Article: Fox, Cablevision standoff continues

Oct 17, 2010

No material progress made during Sunday negotiations

By CYNTHIA LITTLETON
Variety
October 17, 2010

Spin war as stations go dark

Execs from Cablevision and Fox ended their meeting on Sunday with no resolution to the carriage dispute that has left three million subscribers in Philadelphia and Gotham without Fox stations.

According to sources, no material progress was made in today’s meeting. But execs did agree to meet again on Monday.

This was the second day of negotiations that began hours after Fox’s stations went dark on Cablevision systems when the previous carriage deal expired.

Fox played serious hardball on Saturday in blocking Cablevision broadband subscribers from accessing programming on Fox.com and Hulu.

A source familiar with the situation said Fox took that step in an effort to maximize its leverage with Cablevision, but backed down after it became clear that the move would cause major strife in Washington, where Congress and the FCC are already in the midst of setting net neutrality and broadband policies. Such manipulation of consumers’ broadband access is exactly the type of action that net neutrality, endorsed by the FCC and Obama administration, is designed to prevent.

Cablevision broadband customers were blocked from accessing Fox.com and Hulu for hours on Saturday but all access was expected to be restored by Saturday evening, a source said.

Ed Markey (D-Mass.), raised a red flag about Fox’s broadband-blocking step in a letter he sent to FCC chief Julius Genachowski Saturday urging him to bring the companies to the FCC and have the commission “broker an agreement.” The FCC “needs to actively defend Internet freedom and consumer rights,” Markey wrote in reference to Fox’s broadband-blocking move.
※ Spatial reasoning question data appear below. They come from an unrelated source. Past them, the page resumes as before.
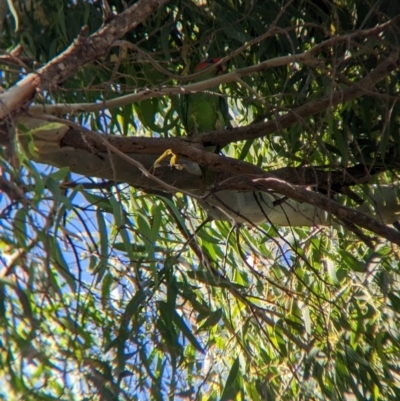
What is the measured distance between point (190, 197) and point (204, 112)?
839 mm

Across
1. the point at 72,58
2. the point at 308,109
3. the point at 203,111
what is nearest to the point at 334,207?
the point at 308,109

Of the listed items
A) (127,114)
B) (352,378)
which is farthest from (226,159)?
(352,378)

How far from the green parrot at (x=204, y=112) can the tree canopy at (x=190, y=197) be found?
0.07 m

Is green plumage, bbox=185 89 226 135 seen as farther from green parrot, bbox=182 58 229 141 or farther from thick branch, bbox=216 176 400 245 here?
thick branch, bbox=216 176 400 245

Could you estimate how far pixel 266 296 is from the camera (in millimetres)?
2445

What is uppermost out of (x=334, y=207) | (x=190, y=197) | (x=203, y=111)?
(x=203, y=111)

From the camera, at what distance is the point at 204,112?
2.74m

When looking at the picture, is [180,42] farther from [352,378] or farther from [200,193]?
[352,378]

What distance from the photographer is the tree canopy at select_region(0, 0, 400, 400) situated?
4.40 feet

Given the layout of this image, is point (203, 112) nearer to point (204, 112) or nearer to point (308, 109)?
point (204, 112)

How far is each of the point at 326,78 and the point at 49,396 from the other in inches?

“Fox has sunk to a new low in its bullying tactics, blocking Cablevision customers from accessing Fox and Hulu websites,” said a statement from the American Television Alliance, a coalition of cable operators, including Cablevision, satcasters and telco operators that is pushing the FCC and pols to make major changes on the law governing station retransmission agreements.
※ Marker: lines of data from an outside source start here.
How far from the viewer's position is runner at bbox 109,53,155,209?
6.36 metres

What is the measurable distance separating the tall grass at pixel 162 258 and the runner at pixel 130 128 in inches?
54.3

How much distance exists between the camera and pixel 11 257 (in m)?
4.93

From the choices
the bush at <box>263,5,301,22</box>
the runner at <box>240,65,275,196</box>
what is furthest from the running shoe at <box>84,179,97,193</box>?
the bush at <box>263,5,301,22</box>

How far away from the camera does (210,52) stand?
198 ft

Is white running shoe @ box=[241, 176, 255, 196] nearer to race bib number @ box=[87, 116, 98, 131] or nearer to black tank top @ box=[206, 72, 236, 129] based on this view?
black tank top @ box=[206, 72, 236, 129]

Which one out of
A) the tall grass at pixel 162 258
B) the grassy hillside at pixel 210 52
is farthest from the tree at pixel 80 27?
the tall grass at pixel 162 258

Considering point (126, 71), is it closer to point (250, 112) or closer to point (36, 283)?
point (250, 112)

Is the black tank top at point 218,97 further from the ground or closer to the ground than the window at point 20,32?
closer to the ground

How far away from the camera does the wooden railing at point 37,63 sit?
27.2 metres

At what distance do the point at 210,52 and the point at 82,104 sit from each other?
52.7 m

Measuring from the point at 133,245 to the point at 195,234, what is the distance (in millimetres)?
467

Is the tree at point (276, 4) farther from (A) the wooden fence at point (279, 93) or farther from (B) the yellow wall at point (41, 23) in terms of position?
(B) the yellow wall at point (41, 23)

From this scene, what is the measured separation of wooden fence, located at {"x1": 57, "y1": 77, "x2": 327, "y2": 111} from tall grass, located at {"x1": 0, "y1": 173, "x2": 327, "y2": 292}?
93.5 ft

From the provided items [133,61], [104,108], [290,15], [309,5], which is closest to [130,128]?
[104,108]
The loss of the Fox’s WNYW and WWOR New York and WTXF Philadelphia. via cable comes just as WNYW carried Saturday’s start of baseball’s National League Championship Series and Sunday’s Detroit Lions-New York Giants football game.

The contract fight has been heightened by the intensity of the public spin war waged as the companies make their cases to viewers in the New York, New Jersey and Connecticut area. (Cablevision systems also serve outlying areas of the Philadelphia market.) Genachowski let the companies know in a statement issued Saturday ayem after the shutdown that he’s keeping a close eye on the dispute and that he expects the companies to “live up to (their) responsibility” to consumers.

Cablevision has sought to push the FCC to mandate that the station signals stay up while the sides engage in third-party binding arbitration to reach a deal.

“We have accepted the bipartisan calls from scores of political leaders to reach a fair agreement, and demand that News Corp. also agree and immediately return its Fox programming to Cablevision customers,” Cablevision said in a statement Saturday afternoon.